• Text segment:
>>>
List of external data resources allowed:

Resource name Type Added Link
AudioSet audio, video 04.03.2019 https://research.google.com/audioset/
MicIRP IR 28.03.2023 http://micirp.blogspot.com/?m=1
FSD50K audio 10.03.2022 https://zenodo.org/record/4060432
Multi-Angle, Multi-Distance Microphone IR Dataset IR 17.05.2024 https://zenodo.org/records/4633508
EfficientAT model 17.05.2024 https://github.com/fschmid56/EfficientAT
PaSST model 17.05.2024 https://github.com/kkoutini/PaSST


Task Rules

There are general rules valid for all tasks; these, along with information on technical report and submission requirements, can be found here.

Task-specific rules:

  • Participants may submit predictions for up to three systems.
  • Participants have to train each submitted system on all five development-train splits.
  • The models' performance on the development-test set for all five development-train splits must be included in the submission.
  • The models' predictions on the evaluation set for all five development-train splits must be included in the submission.
<<<
• Record set:
>>>
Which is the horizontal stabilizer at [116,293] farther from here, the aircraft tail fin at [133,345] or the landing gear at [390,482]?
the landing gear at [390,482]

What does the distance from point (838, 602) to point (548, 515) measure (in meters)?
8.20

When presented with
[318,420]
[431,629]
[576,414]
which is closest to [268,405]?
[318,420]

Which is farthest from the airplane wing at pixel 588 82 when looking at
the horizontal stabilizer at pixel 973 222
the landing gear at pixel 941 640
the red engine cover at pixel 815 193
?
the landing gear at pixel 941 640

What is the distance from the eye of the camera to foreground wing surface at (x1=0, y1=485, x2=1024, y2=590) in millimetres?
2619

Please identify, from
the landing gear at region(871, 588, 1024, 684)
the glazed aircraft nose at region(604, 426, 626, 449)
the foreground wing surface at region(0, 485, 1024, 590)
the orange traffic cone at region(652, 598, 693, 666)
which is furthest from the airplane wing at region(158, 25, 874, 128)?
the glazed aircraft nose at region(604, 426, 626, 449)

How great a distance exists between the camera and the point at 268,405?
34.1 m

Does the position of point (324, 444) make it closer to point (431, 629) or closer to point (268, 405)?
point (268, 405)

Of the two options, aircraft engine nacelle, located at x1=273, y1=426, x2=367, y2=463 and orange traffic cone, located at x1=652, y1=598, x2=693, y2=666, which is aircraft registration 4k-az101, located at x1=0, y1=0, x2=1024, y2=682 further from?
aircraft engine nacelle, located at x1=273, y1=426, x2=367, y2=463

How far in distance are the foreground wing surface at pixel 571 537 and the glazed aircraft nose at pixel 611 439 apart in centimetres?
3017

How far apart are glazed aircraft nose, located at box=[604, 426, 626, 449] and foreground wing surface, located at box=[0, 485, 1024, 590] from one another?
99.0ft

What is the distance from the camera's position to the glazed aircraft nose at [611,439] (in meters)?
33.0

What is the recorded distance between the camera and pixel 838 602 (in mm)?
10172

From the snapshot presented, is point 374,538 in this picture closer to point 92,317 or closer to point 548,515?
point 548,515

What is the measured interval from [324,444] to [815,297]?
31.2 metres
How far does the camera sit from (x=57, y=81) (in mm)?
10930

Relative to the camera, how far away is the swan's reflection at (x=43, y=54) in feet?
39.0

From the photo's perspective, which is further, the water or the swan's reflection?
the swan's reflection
<<<
>>>
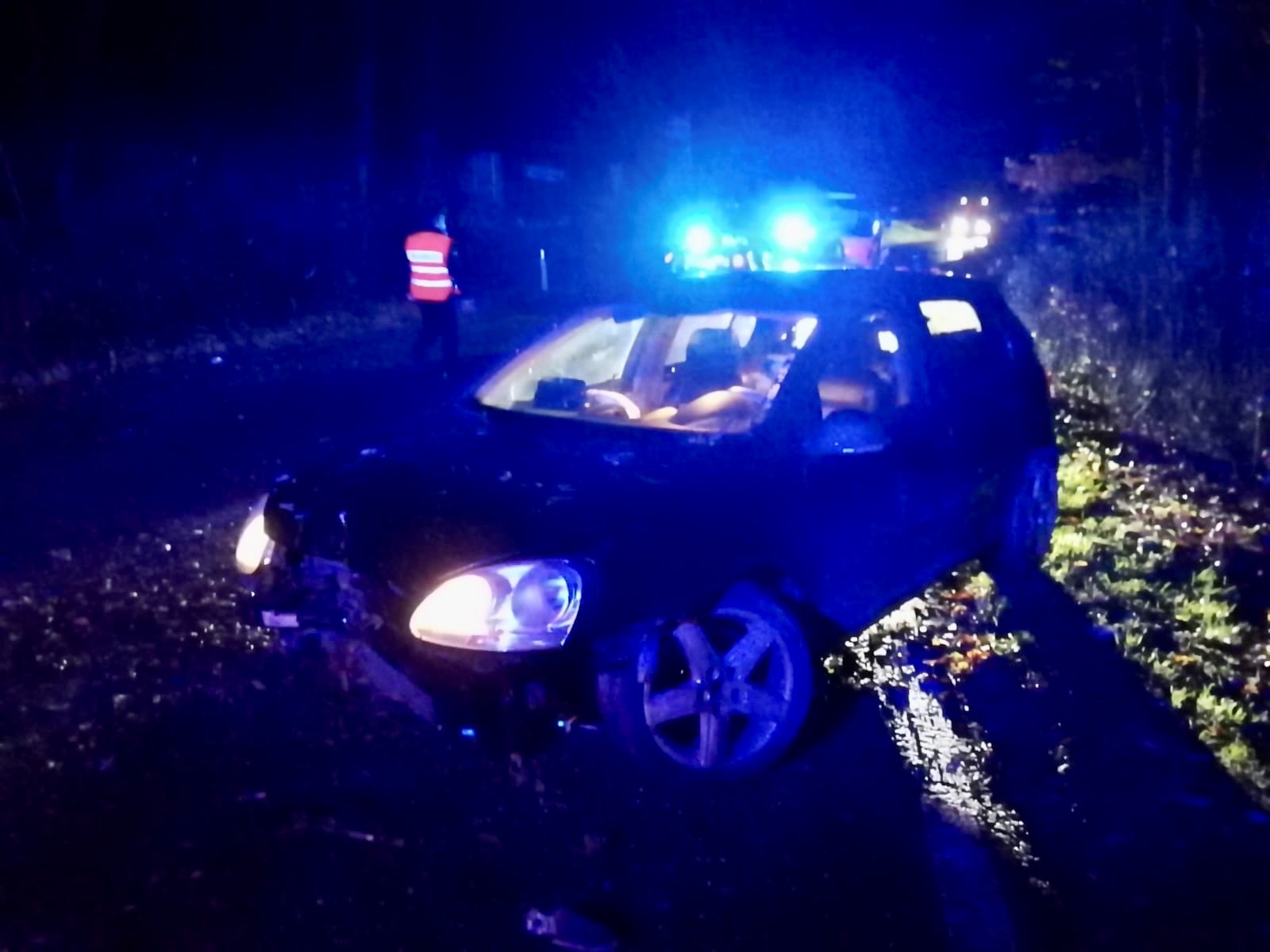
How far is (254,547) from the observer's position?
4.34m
<<<
• Problem requirements:
Carry on the challenge rules text from its last bullet, keeping the same style. The entries are separate material and have nothing to do with the challenge rules text.

• The reply:
  • Depending on the number of submitted systems (1, 2, or 3), participants will either submit 5, 10, or 15 evaluation set prediction files. This means at least five evaluation set prediction files (one system trained on the five different development-train subsets) are necessary to be included in the final ranking.
  • A submitted system is considered the same if only basic hyperparameters like the number of update steps, learning rate, batch size, or regularization strength vary; see here.
  • The model complexity limits apply. See conditions for the model complexity here.

Rules regarding the usage of data and inference:

  • Participants can only use the audio segments specified in each subset and the explicitly allowed external resources for training. For example, it is strictly forbidden to use other parts of the development dataset (besides the filenames specified in the split{x}.csv files) to train the system.
  • The previous statement includes both direct and indirect training data usage. For example, in the case of Knowledge Distillation, not only the student but also the teacher model must obey the previous statement. That is, participants cannot use the model trained on split{100}.csv as a teacher for the model that is trained on split{5}.csv. This would allow the student model to indirectly access knowledge gained from the split{100}.csv data and is therefore strictly forbidden.
  • Use of external data is allowed under some conditions; see here.
  • Participants are not allowed to make subjective judgments of the evaluation data, nor to annotate it. The evaluation dataset cannot be used to train the submitted system; the use of statistics about the evaluation data in the decision-making is also forbidden.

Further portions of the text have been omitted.